Measurement Accuracy ensures Reliable Returns for Solar Power Plants
Reliable returns for solar power plants can only be determined by high-precision performance measurements on photovoltaic (PV) modules. A low measurement inaccuracy is a prerequisite for this.
"TÜV Rheinland's accredited laboratories achieve a measurement uncertainty of less than +/-1.5 percent in relation to the measured performance of PV modules," explains Dr. Werner Herrmann, Senior Expert at TÜV Rheinland.
The performance characteristics of PV modules are tested in accredited laboratories, for example on the basis of a statistically relevant sample. The test result decides whether the contract is fulfilled or the delivery prices to be negotiated. The lower the uncertainty of measurement in the laboratory, the more accurately the yield can be calculated and the lower the risk of lower yields.
In the case of a large solar system, one percent miscalculation due to inaccurate measured values in determining the yield over the 20-year term can amount to millions. Example: a 50MW solar plant in Southern Europe. A measurement inaccuracy of only one percent can lead to a monetary yield difference of more than 300,000 euros per year (based on a feed-in tariff of 0.05€ / kWh), which corresponds to approximately one percent.
"Measurement uncertainties can never be stated across the board. They depend on the technology of the PV module," emphasizes Herrmann.
For high-precision measurements, not only the exact determination of temperature coefficients but also a measurement of spectral sensitivity is necessary. Such a PV module calibration involves a great deal of effort and is therefore not feasible for every individual measurement of PV modules.
When large samples are measured, experts usually calibrate a reference module and other PV modules relative to it. Important: a reliable reproducibility of the measurement.
More security for manufacturers and investors
If TÜV Rheinland measures reference modules with which the manufacturer adjusts its sun simulators in production, the nominal output of the PV modules from production can be shown more precisely. More precise performance values and possibly even lower risk surcharges to meet performance commitments increase the price of PV modules.
Tolerances are also a necessary component of performance specifications in international tenders. The reduction of the measurement uncertainty for the power rating of solar modules requires in-depth technical know-how, high-quality and regularly calibrated equipment as well as an adjustment of many individual adjusting screws.
For example, regular testing of the lighting properties of the sun simulators used in the laboratory is an important quality assurance measure.

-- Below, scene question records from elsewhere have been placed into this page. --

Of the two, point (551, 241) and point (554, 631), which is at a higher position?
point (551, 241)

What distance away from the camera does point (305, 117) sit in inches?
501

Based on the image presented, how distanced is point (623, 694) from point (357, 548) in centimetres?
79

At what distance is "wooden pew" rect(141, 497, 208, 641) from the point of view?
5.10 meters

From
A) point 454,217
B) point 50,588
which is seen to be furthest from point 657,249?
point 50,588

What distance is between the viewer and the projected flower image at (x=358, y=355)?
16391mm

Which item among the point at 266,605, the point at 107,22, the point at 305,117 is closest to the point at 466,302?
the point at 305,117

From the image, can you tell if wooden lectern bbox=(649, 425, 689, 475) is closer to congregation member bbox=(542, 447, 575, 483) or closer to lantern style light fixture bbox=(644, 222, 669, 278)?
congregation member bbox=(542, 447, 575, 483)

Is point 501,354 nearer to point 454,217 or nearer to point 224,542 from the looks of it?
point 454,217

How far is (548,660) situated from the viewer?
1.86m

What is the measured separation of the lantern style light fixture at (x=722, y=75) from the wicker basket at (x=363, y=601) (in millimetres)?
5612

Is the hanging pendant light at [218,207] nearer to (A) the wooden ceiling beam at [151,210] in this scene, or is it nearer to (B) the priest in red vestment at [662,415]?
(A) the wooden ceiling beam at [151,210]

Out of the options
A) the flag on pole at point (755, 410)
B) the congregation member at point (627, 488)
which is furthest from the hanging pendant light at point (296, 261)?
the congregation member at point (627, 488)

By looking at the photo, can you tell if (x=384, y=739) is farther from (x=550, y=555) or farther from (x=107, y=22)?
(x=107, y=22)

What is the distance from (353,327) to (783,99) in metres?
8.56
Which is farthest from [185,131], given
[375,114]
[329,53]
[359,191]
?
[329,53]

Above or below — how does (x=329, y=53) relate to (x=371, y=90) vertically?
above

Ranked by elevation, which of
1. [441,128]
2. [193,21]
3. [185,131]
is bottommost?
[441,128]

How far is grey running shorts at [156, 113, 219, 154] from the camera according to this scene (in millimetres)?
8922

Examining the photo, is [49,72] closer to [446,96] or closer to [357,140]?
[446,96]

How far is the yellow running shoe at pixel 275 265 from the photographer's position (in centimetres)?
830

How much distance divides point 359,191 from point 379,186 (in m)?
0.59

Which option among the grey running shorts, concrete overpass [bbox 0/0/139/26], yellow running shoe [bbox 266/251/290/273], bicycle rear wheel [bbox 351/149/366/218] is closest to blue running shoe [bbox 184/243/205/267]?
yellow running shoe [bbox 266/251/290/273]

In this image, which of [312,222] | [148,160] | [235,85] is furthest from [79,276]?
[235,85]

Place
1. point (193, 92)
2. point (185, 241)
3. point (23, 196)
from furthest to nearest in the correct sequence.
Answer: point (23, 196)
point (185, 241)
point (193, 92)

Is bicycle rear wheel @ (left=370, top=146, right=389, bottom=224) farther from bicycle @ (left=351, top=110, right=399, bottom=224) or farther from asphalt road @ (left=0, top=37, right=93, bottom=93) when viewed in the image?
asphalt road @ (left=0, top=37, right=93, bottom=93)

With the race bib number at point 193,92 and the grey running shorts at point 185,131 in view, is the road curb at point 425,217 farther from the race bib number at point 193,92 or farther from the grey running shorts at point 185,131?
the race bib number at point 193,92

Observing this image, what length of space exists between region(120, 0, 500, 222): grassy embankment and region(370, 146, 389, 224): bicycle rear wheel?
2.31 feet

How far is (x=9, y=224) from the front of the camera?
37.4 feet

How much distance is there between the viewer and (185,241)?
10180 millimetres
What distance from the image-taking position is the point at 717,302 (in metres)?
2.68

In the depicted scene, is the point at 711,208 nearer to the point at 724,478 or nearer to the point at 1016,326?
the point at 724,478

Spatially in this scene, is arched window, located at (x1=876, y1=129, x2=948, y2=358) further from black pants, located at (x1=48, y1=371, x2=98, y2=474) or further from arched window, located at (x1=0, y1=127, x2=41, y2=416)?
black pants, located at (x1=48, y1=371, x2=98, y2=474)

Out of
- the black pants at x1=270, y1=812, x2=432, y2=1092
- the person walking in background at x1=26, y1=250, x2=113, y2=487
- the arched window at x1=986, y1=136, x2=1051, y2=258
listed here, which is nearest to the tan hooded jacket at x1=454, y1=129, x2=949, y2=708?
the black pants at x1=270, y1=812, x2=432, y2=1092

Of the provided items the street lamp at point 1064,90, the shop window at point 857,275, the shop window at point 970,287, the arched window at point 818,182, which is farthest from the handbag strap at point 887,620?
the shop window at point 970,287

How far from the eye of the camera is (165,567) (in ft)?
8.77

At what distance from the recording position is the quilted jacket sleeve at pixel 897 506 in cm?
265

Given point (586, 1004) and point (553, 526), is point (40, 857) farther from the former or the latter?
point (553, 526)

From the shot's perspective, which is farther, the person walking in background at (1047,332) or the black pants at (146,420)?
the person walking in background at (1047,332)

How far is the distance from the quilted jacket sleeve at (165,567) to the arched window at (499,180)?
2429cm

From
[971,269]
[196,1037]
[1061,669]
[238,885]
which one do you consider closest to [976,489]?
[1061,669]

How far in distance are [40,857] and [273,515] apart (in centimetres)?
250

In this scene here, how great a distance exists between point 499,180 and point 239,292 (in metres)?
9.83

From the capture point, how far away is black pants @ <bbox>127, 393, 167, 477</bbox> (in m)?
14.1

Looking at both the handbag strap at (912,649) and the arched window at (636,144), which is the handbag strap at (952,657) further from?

More than 90 different contributions to measurement uncertainty must be combined in the concatenation of influencing variables on a measurement result. Temperature sensors, irradiation sensors, current and voltage measurement input, light quality and ambient conditions as well as the technology-dependent influences of the PV modules are considered and provided with measurement uncertainty contributions.
Further influencing variables include the temporal dynamics of the current-voltage measurement, the temperature and irradiation correction of the measurement curve to the nominal values under standard test conditions (STC), repeatabilities or the spectral sensitivity of the PV modules.
"In our view, equipment and process engineering factors are assessed extremely sharply but also very conservatively. An external uncertainty contribution for the primary calibration of the reference cells used at the Physikalisch Technische Bundesanstalt is added," confirms Dr. Werner Herrmann, expert in the field of solar simulator measurement technology.
A precise measurement uncertainty analysis is a complex task in which TÜV Rheinland supports the PV module manufacturers and promotes confidence in the data sheet information - to the benefit of the investors.